At 84, he remains active after having served as the first black president of the St. Louis Community College Board as well as a member of the Community College Foundation, the state Board of the Healing Arts, the St. Louis Symphony Orchestra and the Missouri Botanical Garden Commission. He also has an activist streak that prompted him to organize doctors and other professionals to participate in the Jefferson Bank protests in 1963 to create more jobs in the black community.
Dr. Frank O. Richards
Like Williams, Richards grew up in the company of doctors. A brother, a sister-in-law and a brother-in-law were all physicians.
"I can't say I was a child out of the ghetto who did this," he says. "I had support all the way."
Richards' son is also a physician, working on river blindness and malaria as part of the Atlanta-based Carter Center.
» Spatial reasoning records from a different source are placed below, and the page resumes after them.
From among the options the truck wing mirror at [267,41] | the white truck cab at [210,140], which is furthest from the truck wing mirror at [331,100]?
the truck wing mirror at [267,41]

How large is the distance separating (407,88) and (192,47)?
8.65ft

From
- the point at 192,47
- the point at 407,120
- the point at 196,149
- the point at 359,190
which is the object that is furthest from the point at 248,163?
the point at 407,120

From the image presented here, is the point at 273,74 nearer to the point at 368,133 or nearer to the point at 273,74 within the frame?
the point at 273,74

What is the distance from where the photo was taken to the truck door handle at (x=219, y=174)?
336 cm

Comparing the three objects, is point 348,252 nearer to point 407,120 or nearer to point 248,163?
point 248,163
Born in Asheville, N.C., Richards became a highly regarded surgeon here. Like others of his generation, he helped to break down barriers in medicine and witnessed the period when Washington University and St. Louis University medical schools opened jobs and staff privileges to black physicians like himself. He gives part of the credit for this change to forward-looking white doctors, such as the late Dr. Evarts A. Graham, former chief of surgery at Washington University.
Richards adds that the increase in black doctors on the staffs of the two medical schools is also due to the determination among pioneering black doctors, now in their 80s, who had been pushing for change as far back as the days when medicine was segregated.
"Only about 13 or us are left now," he says of these elders. "We're like family to each other; we're always very close. When I look back at all the battles we fought to get those doors open, I don't think our youngsters appreciate that, don't understand how hard it was for us to get into Barnes."
Even more bothersome to him, however, is that demographic changes have deprived many urban black youngsters of a positive image that might encourage them to consider medicine.
"They don't have the examples we used to have. They don't see doctors in their neighborhoods in white coats. They don't see nurses going into the hospital. I think of the role models they don't see anymore because we've moved away from the center."
Richards also allows himself a few bittersweet thoughts about the days when St. Louis was segregated -- not that he wants to turn back the clock. Richards says academic preparation remains crucial for blacks to compete successfully and persevere.
Even in retirement, he makes it a point to drop by Washington University Medical School where he mentors students "so they can see someone who's black and who has made it through tough times. I tell them they can do it, too."
It's the kind of advice that inspired men and women from his own generation to make breakthroughs in the medical profession.